Frank Somerville, a white news anchor for KTVU in San Francisco, has been removed from his post after he planned to go on live television and question the disproportionate media coverage of Gabby Petito who was found dead last week after she went missing, sources told Mercury News. The anchor wanted to add a brief tagline at the end of his news report to highlight how the media tends to focus on missing white women such as Petito while neglecting other groups.
KTVU executives saw the tagline as inappropriate and indefinitely suspended the 63-year-old, who is the adoptive father of a Black girl, SF Gate reports. The latest incident at the news station comes after Somerville took a leave of absence to focus on his health earlier this year and returned to work nine weeks later.
In the wake of Petito's missing persons case, many other advocates have been noting the media's lack of attention regarding missing people who are not white. As Blavity previously reported, MSNBC host Joy Reid borrowed a line from the late journalist Gwen Ifill and referred to the disproportionate coverage as "missing white woman syndrome."
In Wyoming, where Petito's remains were found, at least 710 Indigenous women have gone missing between 2011 and 2020, according to a statewide report from the University of Wyoming.
While much of the media's coverage has been focused on Petito in recent days, advocates have brought attention to several underreported cases of missing people.
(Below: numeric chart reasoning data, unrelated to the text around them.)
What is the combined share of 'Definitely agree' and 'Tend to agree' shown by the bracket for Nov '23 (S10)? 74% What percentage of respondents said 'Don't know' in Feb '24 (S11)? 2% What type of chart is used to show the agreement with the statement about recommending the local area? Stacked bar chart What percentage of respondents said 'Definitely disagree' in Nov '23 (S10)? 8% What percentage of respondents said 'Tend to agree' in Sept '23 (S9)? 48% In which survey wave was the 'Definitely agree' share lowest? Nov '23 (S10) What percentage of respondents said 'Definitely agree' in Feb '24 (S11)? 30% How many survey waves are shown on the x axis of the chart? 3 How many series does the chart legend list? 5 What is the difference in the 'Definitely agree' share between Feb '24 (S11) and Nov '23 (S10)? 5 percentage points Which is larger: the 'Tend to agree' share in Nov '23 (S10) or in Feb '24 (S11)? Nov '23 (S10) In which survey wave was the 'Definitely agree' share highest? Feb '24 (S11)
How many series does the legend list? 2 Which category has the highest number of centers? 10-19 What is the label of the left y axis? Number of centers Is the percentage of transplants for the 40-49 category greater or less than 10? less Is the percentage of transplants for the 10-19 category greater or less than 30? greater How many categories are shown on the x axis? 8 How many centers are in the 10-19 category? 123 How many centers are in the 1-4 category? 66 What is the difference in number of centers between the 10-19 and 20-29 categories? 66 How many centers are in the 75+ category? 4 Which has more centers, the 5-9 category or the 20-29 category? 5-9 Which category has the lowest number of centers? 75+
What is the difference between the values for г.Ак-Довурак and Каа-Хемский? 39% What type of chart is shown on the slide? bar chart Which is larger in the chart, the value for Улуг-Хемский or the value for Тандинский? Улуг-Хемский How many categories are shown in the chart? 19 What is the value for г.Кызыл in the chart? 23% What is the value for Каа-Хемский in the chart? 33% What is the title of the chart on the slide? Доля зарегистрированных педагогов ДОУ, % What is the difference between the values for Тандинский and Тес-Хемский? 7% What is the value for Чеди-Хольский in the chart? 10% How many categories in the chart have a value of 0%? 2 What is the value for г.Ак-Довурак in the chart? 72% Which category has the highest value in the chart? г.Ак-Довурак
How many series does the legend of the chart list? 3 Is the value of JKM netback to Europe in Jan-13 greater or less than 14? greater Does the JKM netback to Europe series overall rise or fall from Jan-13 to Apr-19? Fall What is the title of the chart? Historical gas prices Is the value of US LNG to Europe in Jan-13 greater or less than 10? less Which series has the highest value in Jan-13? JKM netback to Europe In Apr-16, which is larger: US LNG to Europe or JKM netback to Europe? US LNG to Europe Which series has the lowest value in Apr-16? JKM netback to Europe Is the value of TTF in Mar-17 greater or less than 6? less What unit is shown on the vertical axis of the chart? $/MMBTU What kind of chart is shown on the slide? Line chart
One of the missing persons cases was Jelani Day, a 25-year-old Black man who was found dead in the Illinois River earlier in September after he was missing for nearly a month, as Blavity previously reported.
According to ABC News, the FBI's National Crime Information Center uncovered more than 89,000 active missing person cases last year and concluded that 45% of those were people of color. Another study from the Journal of Criminal Law and Criminology in 2016 found that about one-fifth of missing person cases involving minorities are covered by the news.